### [Excerpted data]
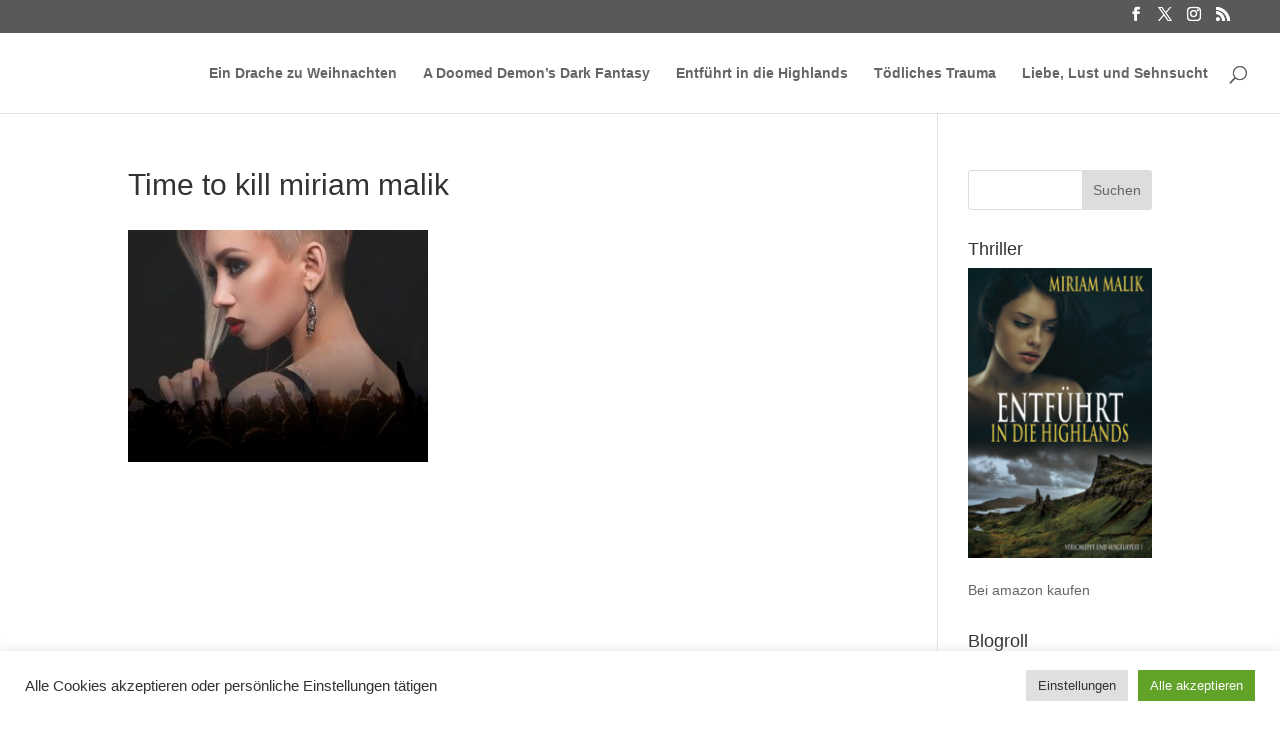

--- FILE ---
content_type: text/plain
request_url: https://www.google-analytics.com/j/collect?v=1&_v=j102&a=1426503864&t=pageview&_s=1&dl=http%3A%2F%2Fmiriam-malik.de%2Fno-savior-time-to-kill%2Ftime-to-kill-miriam-malik%2F&ul=en-us%40posix&dt=Time%20to%20kill%20miriam%20malik%20-%20Miriam%20Malik&sr=1280x720&vp=1280x720&_u=YEBAAEABAAAAACAAI~&jid=810970905&gjid=1726697223&cid=1759437195.1769818145&tid=UA-59643044-1&_gid=1643552342.1769818145&_r=1&_slc=1&z=1978850642
body_size: -450
content:
2,cG-516TJQD3EZ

### [What to do]
Only the records, copied exactly and free of pictures, belong in the answer.

### [Worked solution]
--- FILE ---
content_type: text/plain
request_url: https://www.google-analytics.com/j/collect?v=1&_v=j102&a=1426503864&t=pageview&_s=1&dl=http%3A%2F%2Fmiriam-malik.de%2Fno-savior-time-to-kill%2Ftime-to-kill-miriam-malik%2F&ul=en-us%40posix&dt=Time%20to%20kill%20miriam%20malik%20-%20Miriam%20Malik&sr=1280x720&vp=1280x720&_u=YEBAAEABAAAAACAAI~&jid=810970905&gjid=1726697223&cid=1759437195.1769818145&tid=UA-59643044-1&_gid=1643552342.1769818145&_r=1&_slc=1&z=1978850642
body_size: -450
content:
2,cG-516TJQD3EZ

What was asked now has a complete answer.